IN THE UNITED STATES DISTRICT COURT FOR THE EASTERN DISTRICT OF CALIFORNIA


December 8, 2011

KELVIN LAMONTE CHAPMAN, PETITIONER,
v.
RICK HILL, WARDEN, RESPONDENT.

The opinion of the court was delivered by: Carolyn K. Delaney United States Magistrate Judge

FINDINGS AND RECOMMENDATIONS

Petitioner, a state prisoner proceeding pro se and in forma pauperis, has filed a petition for writ of habeas corpus pursuant to 28 U.S.C. § 2254. Before the court is respondent's motion to dismiss the petition as untimely filed. Petitioner has filed an opposition to that motion and respondent has filed a reply. For the reasons discussed below, the undersigned will recommend that respondent's motion to dismiss be granted.

BACKGROUND

In 1999, petitioner shot and killed Israel Cervantes by firing two shots into his chest. He fired additional shots toward Cervantes' friends. Petitioner admitted as much at trial, but argued that he did so in reasonable self defense, as he believed Cervantes and his friends were members of the Sureno gang and that Cervantes -- whom petitioner had never met before -- was about to kill him. After petitioner shot Cervantes, other members of Cervantes' group moved toward petitioner. Petitioner fired shots in their direction into the air to scare them off, and fled. (Dkt. No. 21-1 at 4-5.)

Petitioner now challenges a 2000 judgment of conviction entered against him in the Solano County Superior Court on charges of second degree murder (Cal. Penal Code § 187(a)) with the use of a firearm (§§ 12022.5(a)(1), 12022.53(d)) and three counts of assault with a firearm (id., § 245(a)(2)) with the use of a firearm (id., §§ 12022.5(a), (d) and 1192.7(c)(8)). Petitioner, who had two prior felony convictions for possession of cocaine for sale, was sentenced to state prison for an indeterminate term of 40 years to life: 15 years to life for the murder, plus 25 years to life for the firearm use. He was also sentenced to a consecutive determinate term of seven years for assault with a firearm. (Dkt. No. 1 ("Ptn."); Dkt. No. 21-1, Ex. A ("Opinion") at 2; Dkt. No. 21-1, Ex. B at 25-26*fn1 .)

Petitioner appealed from his conviction to the California Court of Appeal for the First Appellate District. (Opinion at 2.) On September 28, 2001, the state appellate court affirmed the judgment of conviction. (Id.) Petitioner then sought review in the California Supreme Court, which was denied on December 12, 2001. (Dkt. No. 21-2, Ex. C at 2.)

On August 27, 2002, petitioner filed a habeas corpus petition in the California Supreme Court. (Dkt. No. 21-2, Ex. E at 62-76.) The petition was denied on February 11, 2003. (Dkt. No. 21-2, Ex. F at 78.)

Five years later, on February 15, 2008, petitioner filed a habeas corpus petition in the California Court of Appeal, First Appellate District. (Dkt. No. 21-5, Ex. K at 83.) The petition was denied on February 28, 2008. (Id.)

(A run of records)
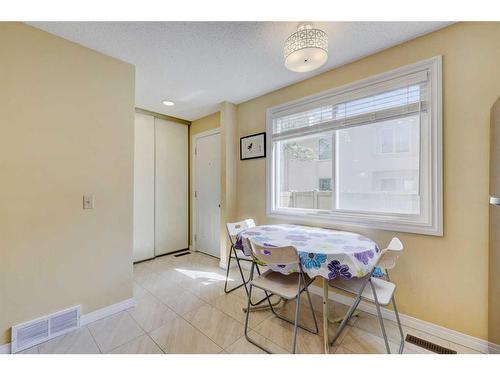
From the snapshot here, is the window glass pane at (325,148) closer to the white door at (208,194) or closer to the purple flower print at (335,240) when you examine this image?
the purple flower print at (335,240)

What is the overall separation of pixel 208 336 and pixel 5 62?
2.49m

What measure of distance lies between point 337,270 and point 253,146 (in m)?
2.00

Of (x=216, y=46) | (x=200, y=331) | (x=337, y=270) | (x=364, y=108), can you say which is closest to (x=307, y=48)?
(x=216, y=46)

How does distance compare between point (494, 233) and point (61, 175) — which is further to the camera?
point (61, 175)

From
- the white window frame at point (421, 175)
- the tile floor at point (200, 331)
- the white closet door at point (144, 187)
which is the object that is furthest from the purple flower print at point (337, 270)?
the white closet door at point (144, 187)

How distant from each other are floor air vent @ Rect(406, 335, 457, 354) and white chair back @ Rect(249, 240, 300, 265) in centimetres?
113

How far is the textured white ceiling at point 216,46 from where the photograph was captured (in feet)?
5.31

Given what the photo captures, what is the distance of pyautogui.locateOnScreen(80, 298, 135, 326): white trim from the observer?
1.85 meters

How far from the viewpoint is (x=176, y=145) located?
150 inches

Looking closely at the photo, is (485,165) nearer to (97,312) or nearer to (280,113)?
(280,113)

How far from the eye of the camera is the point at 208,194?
12.2 ft

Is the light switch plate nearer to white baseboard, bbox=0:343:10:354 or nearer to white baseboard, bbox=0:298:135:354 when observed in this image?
white baseboard, bbox=0:298:135:354

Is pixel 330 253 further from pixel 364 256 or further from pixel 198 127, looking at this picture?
pixel 198 127

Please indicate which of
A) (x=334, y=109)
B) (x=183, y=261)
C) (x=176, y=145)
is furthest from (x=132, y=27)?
(x=183, y=261)
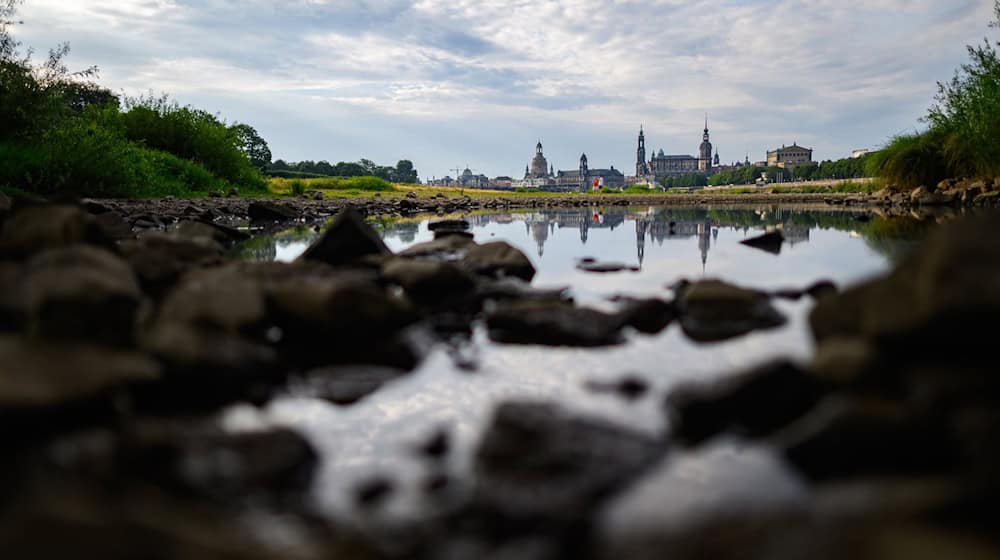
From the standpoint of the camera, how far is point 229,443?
224 cm

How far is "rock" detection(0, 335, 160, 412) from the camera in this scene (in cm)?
218

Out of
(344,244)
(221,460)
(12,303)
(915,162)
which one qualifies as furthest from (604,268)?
(915,162)

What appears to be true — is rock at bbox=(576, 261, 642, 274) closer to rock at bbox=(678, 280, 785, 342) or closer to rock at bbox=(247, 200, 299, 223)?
rock at bbox=(678, 280, 785, 342)

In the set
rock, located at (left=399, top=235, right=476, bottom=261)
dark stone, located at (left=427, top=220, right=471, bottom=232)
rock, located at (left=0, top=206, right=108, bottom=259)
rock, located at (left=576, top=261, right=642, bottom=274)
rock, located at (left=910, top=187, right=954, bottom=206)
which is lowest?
rock, located at (left=576, top=261, right=642, bottom=274)

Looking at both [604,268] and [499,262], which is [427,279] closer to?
[499,262]

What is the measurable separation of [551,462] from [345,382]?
1441 mm

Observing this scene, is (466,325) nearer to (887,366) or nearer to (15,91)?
(887,366)

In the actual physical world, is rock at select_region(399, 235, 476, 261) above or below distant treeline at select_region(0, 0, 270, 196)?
below

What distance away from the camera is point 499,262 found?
6.46m

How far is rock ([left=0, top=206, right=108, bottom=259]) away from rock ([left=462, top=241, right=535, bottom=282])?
3329 mm

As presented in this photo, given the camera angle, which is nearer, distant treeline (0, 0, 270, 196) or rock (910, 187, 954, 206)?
distant treeline (0, 0, 270, 196)

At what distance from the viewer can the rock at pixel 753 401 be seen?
8.32 feet

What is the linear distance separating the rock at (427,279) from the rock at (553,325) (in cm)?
86

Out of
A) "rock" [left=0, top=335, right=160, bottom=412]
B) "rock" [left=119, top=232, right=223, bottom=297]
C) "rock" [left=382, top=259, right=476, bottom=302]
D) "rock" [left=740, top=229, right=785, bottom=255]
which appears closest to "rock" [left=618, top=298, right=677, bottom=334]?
"rock" [left=382, top=259, right=476, bottom=302]
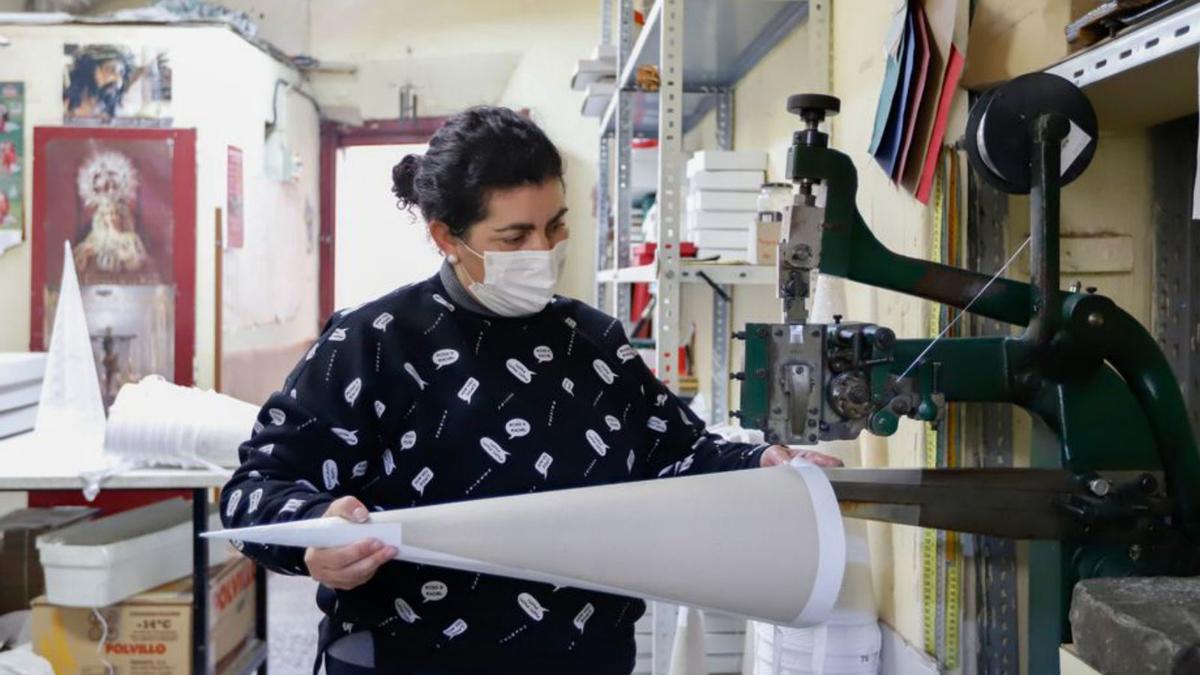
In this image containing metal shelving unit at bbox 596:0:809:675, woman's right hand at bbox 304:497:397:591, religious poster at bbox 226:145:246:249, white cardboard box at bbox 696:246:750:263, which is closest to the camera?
woman's right hand at bbox 304:497:397:591

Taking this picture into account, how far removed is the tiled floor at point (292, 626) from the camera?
339 centimetres

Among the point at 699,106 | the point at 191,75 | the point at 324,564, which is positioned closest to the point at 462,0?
the point at 191,75

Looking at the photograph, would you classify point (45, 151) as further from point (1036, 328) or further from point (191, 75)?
point (1036, 328)

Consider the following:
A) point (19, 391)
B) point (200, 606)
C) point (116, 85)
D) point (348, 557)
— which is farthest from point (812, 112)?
point (116, 85)

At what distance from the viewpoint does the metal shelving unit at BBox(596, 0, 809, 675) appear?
218 cm

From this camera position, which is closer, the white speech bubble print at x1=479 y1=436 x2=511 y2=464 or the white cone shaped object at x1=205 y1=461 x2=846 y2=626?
the white cone shaped object at x1=205 y1=461 x2=846 y2=626

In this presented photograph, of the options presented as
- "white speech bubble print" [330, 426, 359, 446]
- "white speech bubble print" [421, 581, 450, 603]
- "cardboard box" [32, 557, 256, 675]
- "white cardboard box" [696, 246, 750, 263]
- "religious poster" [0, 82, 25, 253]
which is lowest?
"cardboard box" [32, 557, 256, 675]

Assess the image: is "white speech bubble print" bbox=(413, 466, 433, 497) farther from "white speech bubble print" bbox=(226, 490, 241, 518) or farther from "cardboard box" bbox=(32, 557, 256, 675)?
"cardboard box" bbox=(32, 557, 256, 675)

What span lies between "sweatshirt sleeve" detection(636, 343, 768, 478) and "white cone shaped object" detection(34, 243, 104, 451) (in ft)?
6.66

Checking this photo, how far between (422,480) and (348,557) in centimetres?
22

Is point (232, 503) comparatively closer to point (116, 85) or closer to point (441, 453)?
point (441, 453)

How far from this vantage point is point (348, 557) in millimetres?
1024

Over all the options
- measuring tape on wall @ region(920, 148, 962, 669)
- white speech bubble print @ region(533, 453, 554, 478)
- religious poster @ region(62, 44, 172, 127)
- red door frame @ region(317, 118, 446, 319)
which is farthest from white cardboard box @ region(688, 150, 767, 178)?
red door frame @ region(317, 118, 446, 319)

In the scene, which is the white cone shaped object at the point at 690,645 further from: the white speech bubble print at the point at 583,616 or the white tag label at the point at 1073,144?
the white tag label at the point at 1073,144
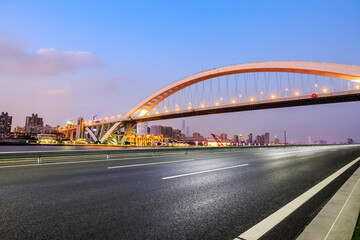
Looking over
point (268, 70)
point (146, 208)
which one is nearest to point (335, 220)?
point (146, 208)

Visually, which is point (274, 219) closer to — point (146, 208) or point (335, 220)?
point (335, 220)

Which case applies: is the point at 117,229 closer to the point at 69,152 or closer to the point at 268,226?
the point at 268,226

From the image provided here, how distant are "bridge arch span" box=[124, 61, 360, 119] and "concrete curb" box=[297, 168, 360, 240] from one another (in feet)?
166

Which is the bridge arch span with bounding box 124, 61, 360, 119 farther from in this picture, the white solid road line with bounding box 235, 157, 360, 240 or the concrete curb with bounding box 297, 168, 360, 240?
the white solid road line with bounding box 235, 157, 360, 240

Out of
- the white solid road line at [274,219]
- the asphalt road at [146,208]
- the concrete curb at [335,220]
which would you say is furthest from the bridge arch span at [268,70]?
the white solid road line at [274,219]

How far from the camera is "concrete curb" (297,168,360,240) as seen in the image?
252cm

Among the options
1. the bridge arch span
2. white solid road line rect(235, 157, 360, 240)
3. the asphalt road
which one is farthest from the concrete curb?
the bridge arch span

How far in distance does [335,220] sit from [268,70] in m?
57.5

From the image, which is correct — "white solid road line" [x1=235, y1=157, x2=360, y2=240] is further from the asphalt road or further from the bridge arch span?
the bridge arch span

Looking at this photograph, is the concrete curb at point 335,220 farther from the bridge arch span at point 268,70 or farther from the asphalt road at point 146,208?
the bridge arch span at point 268,70

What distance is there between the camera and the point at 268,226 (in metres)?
2.80

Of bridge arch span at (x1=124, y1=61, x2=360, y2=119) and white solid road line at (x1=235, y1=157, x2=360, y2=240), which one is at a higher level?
bridge arch span at (x1=124, y1=61, x2=360, y2=119)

### Description of the task
Print the passage of the court opinion above word for word, starting at "On August 27, 2002, petitioner" and ending at "Ex. F at 78.)".

### The result
On August 27, 2002, petitioner filed a habeas corpus petition in the California Supreme Court. (Dkt. No. 21-2, Ex. E at 62-76.) The petition was denied on February 11, 2003. (Dkt. No. 21-2, Ex. F at 78.)